The first so-called long-range affordable all-electric cars, such as the Chevrolet Bolt and Tesla Model 3, today offer more than 200 miles of driving range for as low as $30,000. However, charging times remain a challenge—with the fastest public chargers requiring a 30-minute pit stop to replenish 150 to 200 miles of range. The relatively long charging time represents a compromise for drivers taking long road trips and not wanting to stop every two to three hours.

Solid-state batteries, not yet proven for automotive use at a reasonable cost, could reduce that time to a few minutes. We reported on Toyota’s pursuit of a solid-state EV battery technology in 2011 and 2013. The company's work on a breakthrough battery dates back all the way to 1925.

In the Meantime...Concepts

Last month, Toyota established a new venture—called EV Common Architecture Spirit—to develop electric vehicle technology with Mazda. In a statement, Toyota said the new venture will develop technology for a wide range of vehicles, including micro-cars, sedans, SUVs, and light trucks.

While it could be at least a couple years before a Toyota reveals definitive plans for a long-range electric car for American consumers, the company will bring three futuristic EV concepts to the 2017 Tokyo Motor Show, which opens this weekend.

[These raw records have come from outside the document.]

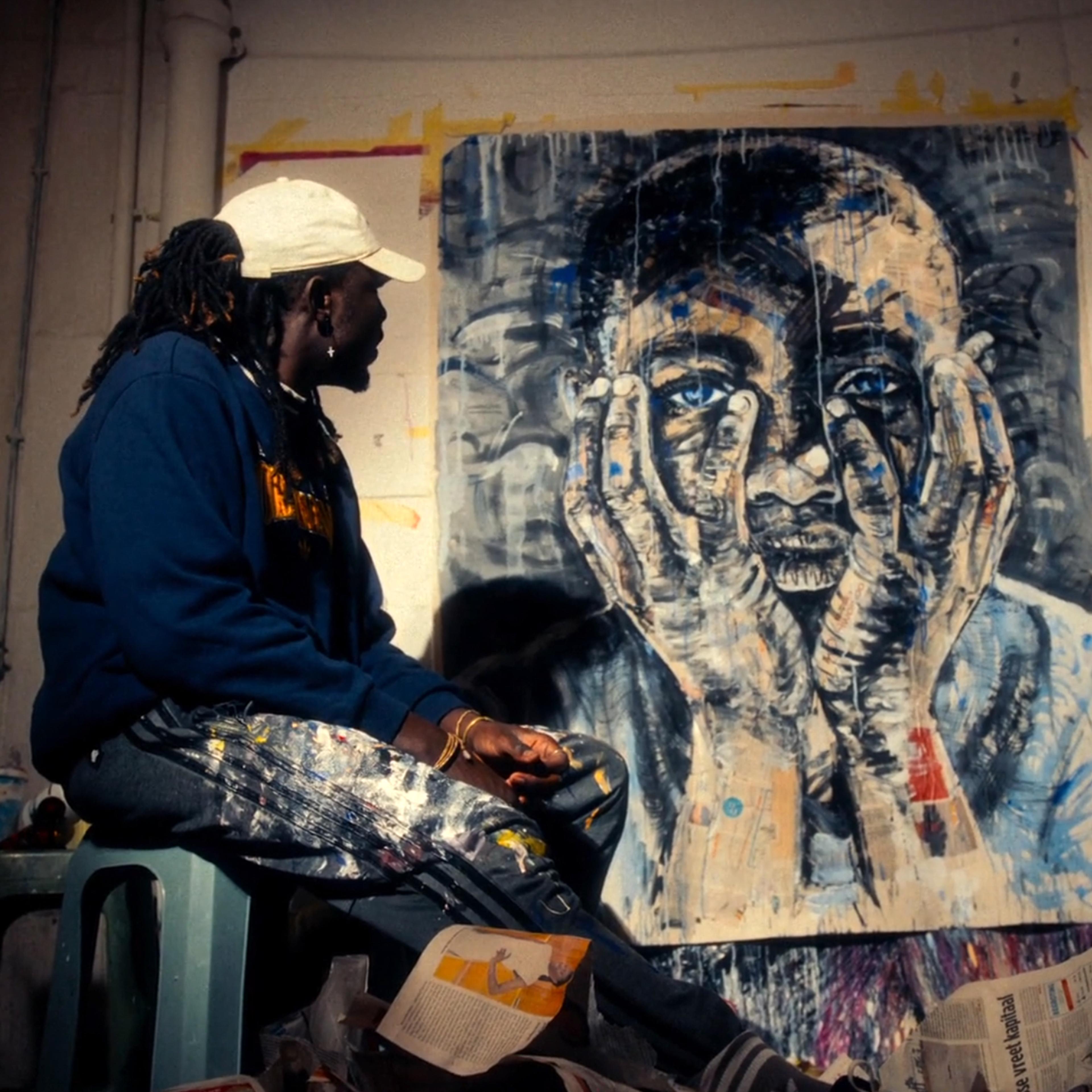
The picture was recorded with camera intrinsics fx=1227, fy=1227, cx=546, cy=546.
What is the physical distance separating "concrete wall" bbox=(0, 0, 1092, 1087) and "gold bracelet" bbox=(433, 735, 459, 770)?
3.07 feet

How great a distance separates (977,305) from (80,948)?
71.4 inches

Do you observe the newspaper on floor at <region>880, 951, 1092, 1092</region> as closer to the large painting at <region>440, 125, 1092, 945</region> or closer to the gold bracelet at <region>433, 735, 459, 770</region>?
the gold bracelet at <region>433, 735, 459, 770</region>

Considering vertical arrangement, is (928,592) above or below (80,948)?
above

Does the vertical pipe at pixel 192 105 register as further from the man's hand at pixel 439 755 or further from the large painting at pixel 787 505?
the man's hand at pixel 439 755

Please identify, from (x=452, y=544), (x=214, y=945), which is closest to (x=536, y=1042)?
(x=214, y=945)

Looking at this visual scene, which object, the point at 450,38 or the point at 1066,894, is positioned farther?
the point at 450,38

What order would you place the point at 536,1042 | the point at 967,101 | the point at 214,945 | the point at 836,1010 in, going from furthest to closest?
1. the point at 967,101
2. the point at 836,1010
3. the point at 214,945
4. the point at 536,1042

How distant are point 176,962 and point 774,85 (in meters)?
1.90

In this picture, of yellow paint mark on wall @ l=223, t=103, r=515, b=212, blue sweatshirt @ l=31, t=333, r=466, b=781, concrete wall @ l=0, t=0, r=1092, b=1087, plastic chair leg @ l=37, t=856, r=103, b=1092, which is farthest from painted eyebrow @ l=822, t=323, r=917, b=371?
plastic chair leg @ l=37, t=856, r=103, b=1092

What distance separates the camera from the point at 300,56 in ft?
7.93

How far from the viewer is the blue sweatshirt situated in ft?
4.17

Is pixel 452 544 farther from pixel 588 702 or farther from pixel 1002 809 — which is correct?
pixel 1002 809

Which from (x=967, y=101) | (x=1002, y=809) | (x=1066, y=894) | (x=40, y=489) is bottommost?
(x=1066, y=894)

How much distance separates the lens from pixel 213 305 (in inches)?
59.9
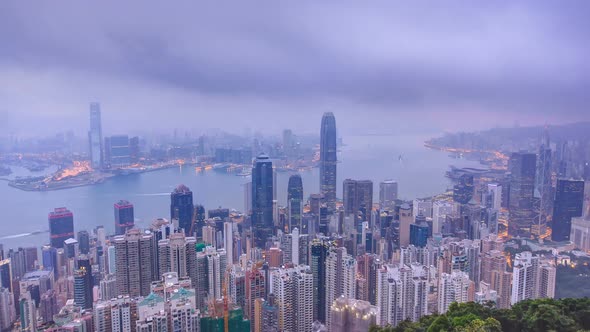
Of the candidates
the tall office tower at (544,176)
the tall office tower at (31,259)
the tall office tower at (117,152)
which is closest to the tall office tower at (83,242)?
the tall office tower at (31,259)

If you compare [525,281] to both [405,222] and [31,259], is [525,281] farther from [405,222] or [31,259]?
[31,259]

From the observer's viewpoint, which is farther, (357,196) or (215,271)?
(357,196)

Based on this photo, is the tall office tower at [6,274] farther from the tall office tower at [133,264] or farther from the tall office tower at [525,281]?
the tall office tower at [525,281]

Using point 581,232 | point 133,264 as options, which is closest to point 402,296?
point 133,264

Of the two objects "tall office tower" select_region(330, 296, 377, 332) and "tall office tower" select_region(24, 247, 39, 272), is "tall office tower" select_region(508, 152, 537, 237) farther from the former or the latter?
"tall office tower" select_region(24, 247, 39, 272)

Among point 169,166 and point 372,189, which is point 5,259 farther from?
point 372,189

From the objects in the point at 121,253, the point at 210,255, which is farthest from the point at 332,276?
the point at 121,253
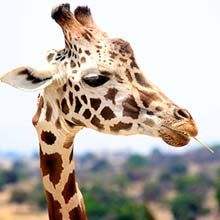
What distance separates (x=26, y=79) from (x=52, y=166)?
0.65 m

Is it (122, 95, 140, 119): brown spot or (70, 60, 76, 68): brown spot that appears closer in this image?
(122, 95, 140, 119): brown spot

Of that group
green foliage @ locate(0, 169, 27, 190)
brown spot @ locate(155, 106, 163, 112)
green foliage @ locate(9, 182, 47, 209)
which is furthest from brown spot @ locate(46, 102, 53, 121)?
green foliage @ locate(0, 169, 27, 190)

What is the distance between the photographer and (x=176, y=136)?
4527 mm

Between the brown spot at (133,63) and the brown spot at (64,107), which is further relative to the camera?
the brown spot at (64,107)

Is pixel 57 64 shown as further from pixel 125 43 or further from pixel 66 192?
pixel 66 192

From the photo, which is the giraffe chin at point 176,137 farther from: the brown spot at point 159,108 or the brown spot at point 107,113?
the brown spot at point 107,113

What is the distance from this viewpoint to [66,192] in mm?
5125

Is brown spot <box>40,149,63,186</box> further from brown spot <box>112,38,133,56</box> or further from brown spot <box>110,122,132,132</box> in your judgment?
brown spot <box>112,38,133,56</box>

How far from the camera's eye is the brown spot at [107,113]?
4.78 m

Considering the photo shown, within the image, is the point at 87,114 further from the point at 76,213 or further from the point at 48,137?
the point at 76,213

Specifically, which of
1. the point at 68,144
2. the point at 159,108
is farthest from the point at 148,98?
the point at 68,144

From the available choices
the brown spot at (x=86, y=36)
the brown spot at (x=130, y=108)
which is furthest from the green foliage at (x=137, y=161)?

One of those models, the Concept-i—which was unveiled at CES in Las Vegas in January—has room for four passengers and provides a driving range of about 185 miles. The concept models are intended to show off Toyota’s emerging EV capabilities, as well as the company’s autonomous vehicle technologies. Toyota is investing approximately $1 billion to develop self-driving electric cars—models that might even be able to track driver’s habits, preferences, and emotions—by about 2020.